Two Defining Days For Donald Trump

Alan Zendell, August 23, 2017

The past two days tell us all we need to know about the Trump presidency. On Monday he gave a speech at a military base in Virginia to lay out his policy on Afghanistan. On Tuesday he held a boisterous, populist re-election campaign rally in Phoenix. We saw two distinct versions of Donald Trump that reinforced everything we already knew about him.

In Virginia we saw the disciplined teleprompter Trump read a carefully crafted speech, though it was clearly not the speech his team wanted him to deliver. It was supposed to be about getting out of the quagmire of a sixteen year war whose cost is now in the trillions, not counting the personal cost to American families, with nothing positive to show for it. But anyone who’s been paying attention to this presidency could read the subtext Trump demanded beneath the main message.
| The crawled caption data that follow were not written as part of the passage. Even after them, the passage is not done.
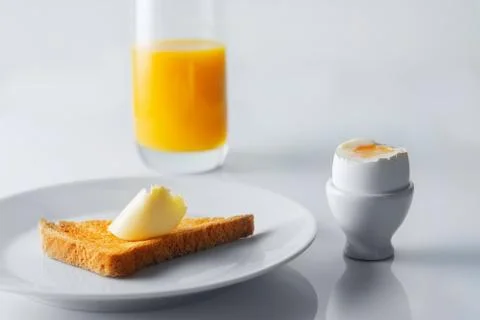 Soft boiled egg, toasted bread, butter and glass of orange juice. Selective f 스톡 사진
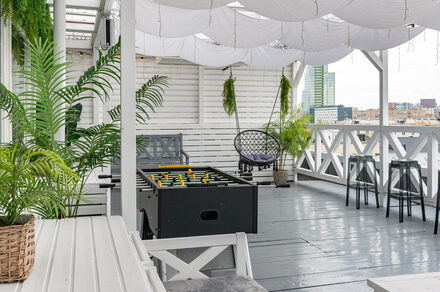 Лофт Май. Стильное пространство с верандой. Открытая терраса с серым деревянным полом, белыми стенами и тканевым потолком. Мебель: диваны, стулья, столики, футбольный стол. Растения в горшках. Вид на город.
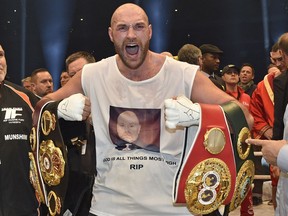 FILE - In this Nov. 29, 2015 file photo, Britain's then new world champion Tyson Fury, celebrates with the WBA, IBF, WBO and IBO belts after winning the world heavyweight title fight against Ukraine's Wladimir Klitschko in Duesseldorf, western Germany. Former world heavyweight champion Tyson Fury is set to regain his boxing license. The British Boxing Board of Control interviewed Fury on Friday, Jan. 19, 2018 and said the suspension of the fighter's license "will be lifted subject to receipt and clearance of all medical requirements."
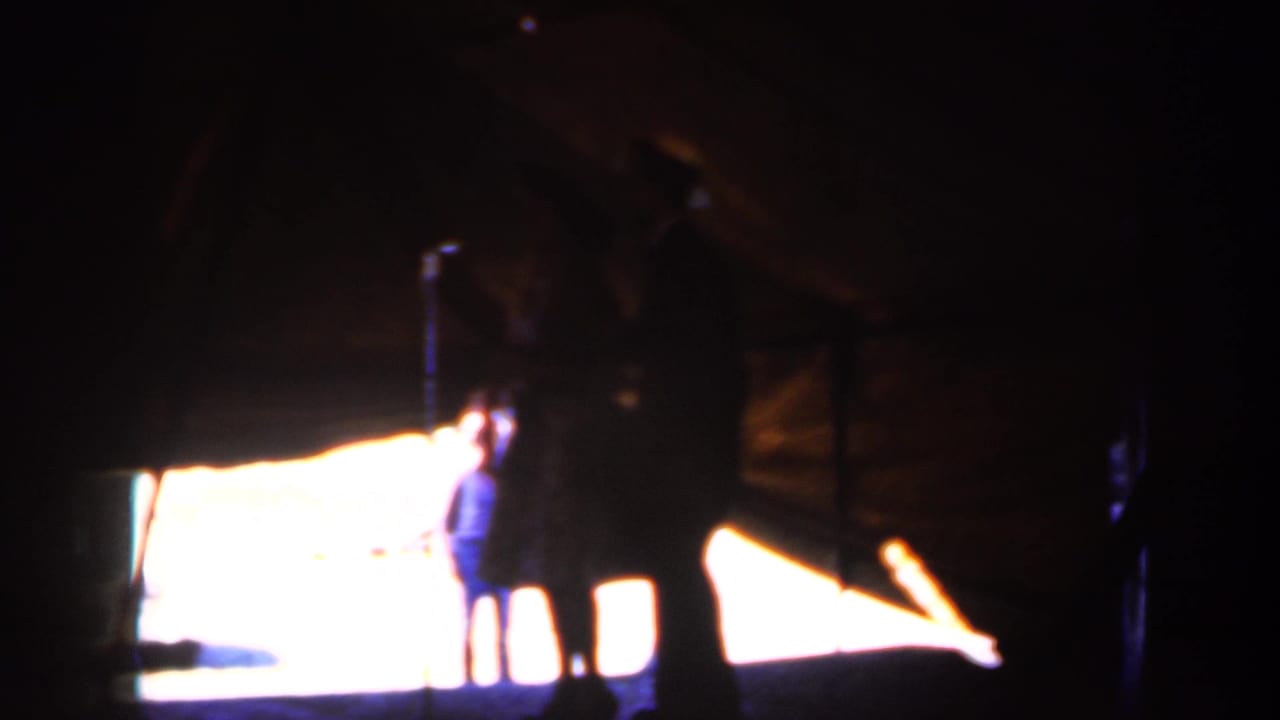 Dim 8mm frame with silhouetted visitors standing in front of a bright projected area, likely inside a railroad-station or visitor space.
He spent the first five minutes trying to repair his image on bigotry and race relations and the last five telling his military audience how wonderful they were. That last part might have been appropriate if it hadn’t been laid on so thick that it became saccharine to the point of being embarrassing, more so because of the lengths Trump himself went to, to avoid military service. And throughout, you could almost hear another voice saying, “Look how presidential I can be.”

To be fair, he pulled it off pretty well, and if there hadn’t been a clear sense of an invisible leash around his neck forcing him to behave, it would have been believable. His stiff body language was like a little boy forced to dress up for church pulling at his collar. So it was no surprise that little boy Donald discarded his presidential persona as soon as he could and headed for Phoenix, despite most of the political establishment, including that city’s mayor asking him not to. Nothing, not even the solar eclipse of the century could have kept the narcissistic Donald from getting his ego fix.

Donald Trump is an addict. Without the cheering crowds like the one in Phoenix he wouldn’t be able to function at all. Like any good reality TV star he’s a master of illusion, which in his case includes self-delusion. Pack a few thousand true believers into a crowded convention center, throw them lots of red meat to feed their baser instincts, and Donald can believe for a couple of hours that everyone else thinks he’s as wonderful as he does. That’s what Tuesday’s rally in Phoenix was about, and it was a sickening thing to watch for anyone who cares about the institution of the American presidency.

Back was the Trump who congratulated himself on being the most productive president in history aside from having nothing to show for his campaign promises except a slam dunk Supreme Court appointment which had been greased by the Republican-controlled Senate. Back was the candidate Trump who never met a fact he couldn’t distort or outright fabricate. Back was the classless buffoon that makes most of America cringe. And back was the self-made caricature of a man not even remotely suited to hold the office, showing us in living color how he got there.

All this while his presidency continues to unravel, on a day when the normally staid Senate Majority Leader let it be known that he doubted it was salvageable. And a week after Bob Corker, one of the most solid conservative pillars of the Senate, publicly doubted both the president’s competence and stability. It was all summed up this morning by former director of National Intelligence James Clapper, who questioned Trump’s fitness as president and described his access to the nuclear codes as “pretty damn scary.” He painted a frightening picture, saying that if Trump, in a fit of pique, decided to use nukes to take out Kim Jong Un, there wouldn’t be much anyone could do to stop him.

Trump has been deserted by the business community who were supposed to be his allies in search of greater profits and lower taxes. His approval numbers drop every week, and in the three states he most likes to brag about, Pennsylvania, Michigan, and Wisconsin, only a third of the people approve of his behavior and significantly more than half describe him as an embarrassment. How could it be otherwise when our president cannot appreciate how the spectacle of events like his Phoenix rally diminish his office and cause most of the country to shake their heads in dis belief?

How did we come to this? Those of us who complacently sat back and watched it happen, those who chose not to vote for either candidate, and those who voted for him because he promised to fix a broken political system know. We let the showman/poseur fool us once. Shame on us if he fools us twice.